The above scatter diagrams Indicate to me what to expect when I compile my scatter diagrams in more detail.
Equation for line of best fit
y = mx + c (m = gradient and c = y intercept).
To find the equation for the line of best fit on any graph you need to find the gradient of the line and the y intercept. So you can substitute them into the equation for every line which is y = mx + c. So therefore I need to find them for my graphs.
For example if the gradient on my graph was 40, I could substitute this into my equation: y = 40x + c
Now because my line doesn’t go through the y-axis we have to work out where about it would normally go so I need to substitute in 2 values off my graph. I have chosen them as:
x = 1.4
y = 42
So I need to replace x and y to find c:
42 = 40 x 1.4 + c
42 = 56 + c ...
Calculating correlation coefficients
To make accurate comparisons of the two sets of data for each sex and age, I will use spearmans rank. Spearmans rank will show me how closely related height is to weight. Because I have to do the ranking four times, I have decided to only use a sub-sample of ten random people from years 7 and 11 for boys and girls. I will choose the people for my sample via a random number generator on my calculator however, my calculator goes into the second decimal place so I will round up to the nearest whole number. After I have worked out the difference between the ranks squared (d²) I will then use the following equation to calculate the correlation coefficient:
1-6Σd² / n(n²-1)
Year 7 boys
The sum of d² is 71.5
1 – 6 x 71.5/10(10²-1) = 0.56
Year 7 Girls
The sum of d² is 93.50
1 – 6 x 93.50/10(10²-1) = 0.43
Year 11 Boys
The sum of d² is 5.50
1 – 6 x 5.50/10(10²-1) = 0.96
Year 11 Girls
The sum of d² is 117
1 – 6 x 117/10(10²-1) = 0.29
Conclusions
I can tell from these scatter graphs first of all that the girls have a poorer correlation than the boys, this is also proved by my spearmans ranking where I discovered that the correlation coefficient is much greater for boys than for girls. Although the boys have better correlation, the girls have a closer height bracket whereas the boys have a bigger height bracket and a better correlation. In both of the graphs the majority of people are in the 1.6m to 1.8m range. The boys height however continues after 1.8m unlike the girls.
Very like in year 7 the girls weight is not spread out and the majority are still compacted into the 40kg to 60 kg weight range, although it is now more spread out because before it was all nearly on the 40kg line whereas now it is more spread out but still very compact. The boy’s weight is spread out mainly in the 40kg to 80kg range. This shows us that while the girls are fairly uniform in weight the boys are a lot more varied. Like my first prediction the boys are heavier then the girls by year 11.
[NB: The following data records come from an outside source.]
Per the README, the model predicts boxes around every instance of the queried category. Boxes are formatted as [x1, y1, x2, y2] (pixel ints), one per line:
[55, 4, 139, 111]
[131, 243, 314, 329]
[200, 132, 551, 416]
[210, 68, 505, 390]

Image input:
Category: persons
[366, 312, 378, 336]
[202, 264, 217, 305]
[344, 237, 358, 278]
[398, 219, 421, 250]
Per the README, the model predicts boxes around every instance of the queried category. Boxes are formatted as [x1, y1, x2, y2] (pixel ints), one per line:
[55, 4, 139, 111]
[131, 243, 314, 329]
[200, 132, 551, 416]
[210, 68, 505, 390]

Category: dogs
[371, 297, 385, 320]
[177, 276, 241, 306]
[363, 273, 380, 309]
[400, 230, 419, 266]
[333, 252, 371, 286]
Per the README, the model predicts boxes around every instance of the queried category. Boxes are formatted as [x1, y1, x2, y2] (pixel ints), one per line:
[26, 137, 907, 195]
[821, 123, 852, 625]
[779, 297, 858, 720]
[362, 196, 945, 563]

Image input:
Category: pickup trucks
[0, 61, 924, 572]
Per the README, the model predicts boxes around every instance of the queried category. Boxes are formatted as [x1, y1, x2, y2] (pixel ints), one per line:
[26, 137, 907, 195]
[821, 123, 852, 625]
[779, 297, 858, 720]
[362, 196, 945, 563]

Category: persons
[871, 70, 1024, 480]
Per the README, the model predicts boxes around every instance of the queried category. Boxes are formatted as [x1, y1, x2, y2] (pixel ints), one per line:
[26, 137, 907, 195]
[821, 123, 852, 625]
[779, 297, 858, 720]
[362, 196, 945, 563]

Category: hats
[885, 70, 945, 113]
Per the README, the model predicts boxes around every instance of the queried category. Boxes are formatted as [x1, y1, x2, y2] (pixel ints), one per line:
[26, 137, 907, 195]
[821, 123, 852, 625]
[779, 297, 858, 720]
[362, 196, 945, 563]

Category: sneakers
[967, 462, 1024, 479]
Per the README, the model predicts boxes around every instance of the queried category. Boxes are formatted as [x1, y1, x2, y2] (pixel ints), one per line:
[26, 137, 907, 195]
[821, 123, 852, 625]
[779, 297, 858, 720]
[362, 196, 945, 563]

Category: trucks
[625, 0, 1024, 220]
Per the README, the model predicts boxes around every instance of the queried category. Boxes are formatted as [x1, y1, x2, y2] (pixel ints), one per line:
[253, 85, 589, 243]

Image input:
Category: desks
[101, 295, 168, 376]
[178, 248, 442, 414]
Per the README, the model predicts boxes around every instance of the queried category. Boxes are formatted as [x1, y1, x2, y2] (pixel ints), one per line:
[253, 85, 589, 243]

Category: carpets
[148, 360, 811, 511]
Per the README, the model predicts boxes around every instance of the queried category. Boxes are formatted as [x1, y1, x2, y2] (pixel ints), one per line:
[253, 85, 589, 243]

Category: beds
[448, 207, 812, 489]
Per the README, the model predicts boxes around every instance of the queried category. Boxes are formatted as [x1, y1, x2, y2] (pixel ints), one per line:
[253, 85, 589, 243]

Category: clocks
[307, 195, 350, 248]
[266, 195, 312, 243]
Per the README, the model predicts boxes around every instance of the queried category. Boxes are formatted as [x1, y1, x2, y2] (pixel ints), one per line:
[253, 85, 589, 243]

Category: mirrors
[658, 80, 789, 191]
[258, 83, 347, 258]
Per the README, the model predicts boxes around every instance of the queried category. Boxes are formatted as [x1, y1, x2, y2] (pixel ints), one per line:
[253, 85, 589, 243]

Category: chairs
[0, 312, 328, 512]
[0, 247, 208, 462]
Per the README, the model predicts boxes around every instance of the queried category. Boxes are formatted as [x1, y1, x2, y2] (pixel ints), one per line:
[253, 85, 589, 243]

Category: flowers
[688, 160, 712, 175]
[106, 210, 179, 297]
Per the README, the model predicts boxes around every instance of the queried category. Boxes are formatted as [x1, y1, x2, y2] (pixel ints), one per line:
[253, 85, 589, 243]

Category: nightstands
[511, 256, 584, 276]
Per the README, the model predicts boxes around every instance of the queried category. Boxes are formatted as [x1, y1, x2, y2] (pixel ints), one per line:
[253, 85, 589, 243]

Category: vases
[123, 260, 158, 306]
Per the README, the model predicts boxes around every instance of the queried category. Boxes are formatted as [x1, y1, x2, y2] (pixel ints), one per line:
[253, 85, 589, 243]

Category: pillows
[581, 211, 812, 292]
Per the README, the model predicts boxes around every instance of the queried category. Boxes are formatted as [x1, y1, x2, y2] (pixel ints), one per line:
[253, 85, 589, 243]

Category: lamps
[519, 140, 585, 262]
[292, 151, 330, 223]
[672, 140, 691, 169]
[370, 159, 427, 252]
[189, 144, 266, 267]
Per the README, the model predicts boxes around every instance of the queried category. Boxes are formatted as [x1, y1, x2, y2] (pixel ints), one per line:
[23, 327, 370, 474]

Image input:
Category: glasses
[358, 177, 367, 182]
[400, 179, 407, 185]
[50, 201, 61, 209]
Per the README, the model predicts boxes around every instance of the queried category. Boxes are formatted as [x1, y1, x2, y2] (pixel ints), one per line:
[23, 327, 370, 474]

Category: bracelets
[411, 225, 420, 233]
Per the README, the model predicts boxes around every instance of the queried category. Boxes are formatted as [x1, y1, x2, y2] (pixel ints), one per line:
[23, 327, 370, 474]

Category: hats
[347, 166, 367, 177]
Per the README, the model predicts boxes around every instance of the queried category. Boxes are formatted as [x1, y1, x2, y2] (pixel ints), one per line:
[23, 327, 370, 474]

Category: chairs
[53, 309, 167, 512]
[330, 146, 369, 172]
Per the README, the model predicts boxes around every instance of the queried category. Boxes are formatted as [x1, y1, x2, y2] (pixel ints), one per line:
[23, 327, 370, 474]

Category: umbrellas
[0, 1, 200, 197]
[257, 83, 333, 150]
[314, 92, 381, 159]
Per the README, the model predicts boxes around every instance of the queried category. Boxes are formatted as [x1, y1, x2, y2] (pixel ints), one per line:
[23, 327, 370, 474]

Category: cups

I can tell from the year 11 cumulative frequency graph for weight that the boys are heavier because the graph ends later for boys then the girls. Also the boys have a greater inter-quartile range. I can tell this because of the shape of the curves. The girls have a tight distribution. I can also tell from the year 11 cumulative frequency graph for height that boys are taller since because many more boys are still on the graph even after the tallest girl has been counted for.
Evaluation
I think that my investigation has been a complete success in proving my original hypothesis, however I do think that I should have made my original samples a little larger, also I think that my sub-sample for spearmans rank was too small as the correlation would have greatly varied if one result was different as there was such a small number of samples. Apart from that I think I have proved that females tend to be of the same weight, but with varied heights, making them have poor correlation, and men tend to be spread over a wide range of heights and weights, but have both strongly related.